I have the following exercise:
"Consider $H=L^2[0, \pi]$ and the operator given by \begin{align} T(f) = gf\end{align} with \begin{align}g(x) = \begin{cases} x \quad \text{ for } 0 \leqslant x \leqslant 1\\ 1 \quad \text{ for } 1 \leqslant x \leqslant \pi\end{cases} \end{align}
Let $u(x)=1$ in $L^2[0, \pi]$ and consider the functions $\Phi_n(x) = T^n(u), n=0, 1, ...$ Are they a complete set in $L^2[0, \pi]$?"
How can I show wheter or not they are complete? What does it even mean exactly for a set fo functions to be complete? It's not like saying a space is complete, is it?

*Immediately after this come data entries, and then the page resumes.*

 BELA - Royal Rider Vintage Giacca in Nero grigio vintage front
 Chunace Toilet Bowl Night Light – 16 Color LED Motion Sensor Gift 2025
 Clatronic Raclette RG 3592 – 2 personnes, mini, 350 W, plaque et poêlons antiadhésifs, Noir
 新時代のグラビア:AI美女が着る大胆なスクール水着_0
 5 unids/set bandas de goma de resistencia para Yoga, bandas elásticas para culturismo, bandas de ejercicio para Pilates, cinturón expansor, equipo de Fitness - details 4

A subset $S$ of an inner product space $X$ is said to be complete (or maximal) if for any $x \in X$ we have $$x \perp S \implies x = 0$$ that is $$\langle x, s\rangle = 0, \forall s \in S \implies x = 0$$
Furthermore, if $X$ is a Hilbert space (like in the case of $L^2[0, \pi]$), then it can be shown that an orthonormal set $S$ is complete if and only if $S$ is an orthonormal basis for $X$, i.e. every $x \in X$ can be written as $$x = \sum_{s \in S} \langle x, s\rangle s$$
The term 'maximal' comes from the fact that for a complete orthonormal set $S$ there doesn't exist a vector $e \in X$ such that $S \cup \{e\}$ is also an orthonormal set (namely $e \perp S \implies e = 0$ so $0 = \|e\| \ne 1$).
We'll prove that the set $\{T^nu : n \in \mathbb{N}\} = \{g^n : n \in \mathbb{N}\}$ is not complete. It suffices to find $h \in L^2[0,\pi]$ such that $h \ne 0$, but $\langle h, g^n\rangle = 0, \forall n \in \mathbb{N}$.

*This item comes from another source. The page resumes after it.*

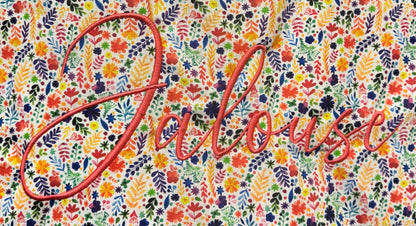 Cabas en coton brodé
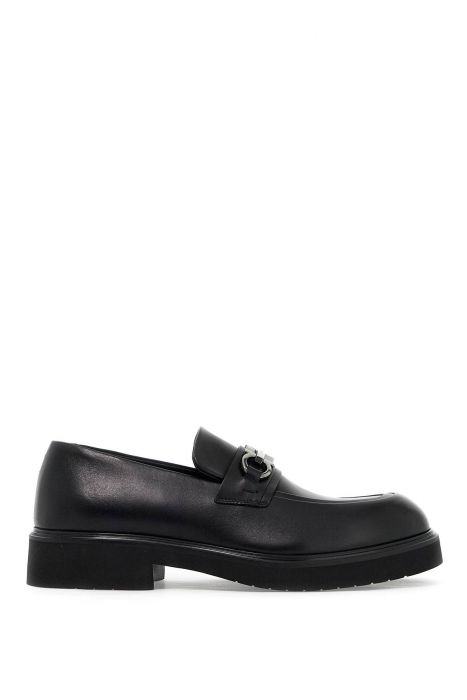 ferragamo mocassini ornamento gancini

As noted in the comments, since $g|_{[1, \pi]} \equiv 1$ for any $f \in L^2[0,\pi]$ we have
$$(Tf)(x) = f(x), \forall x \in [1, \pi]$$
meaning $T$ does not change the function $f$ on the interval $[1, \pi]$.
In particular, $g^n|_{[1, \pi]}\equiv 1$ for all $n \in \mathbb{N}$.
Define $h : [0, \pi] \to \mathbb{R}$ as
$$h(x) = \begin{cases} 0, & \text{if $x \in [0,1]$} \\ \sin\left(\frac{2\pi}{\pi - 1}(x-1)\right), & \text{if $x \in [1, \pi]$} \end{cases}$$
$h \in L^2[0, \pi]$ since it is continuous. We have $h \ne 0$ but:
$$\langle h, g^n\rangle = \int_0^\pi h(x)\overline{g^n(x)}\,dx = \int_1^\pi h(x)\,dx = 0$$
We conclude that $\{g^n : n \in \mathbb{N}\}$ is not complete.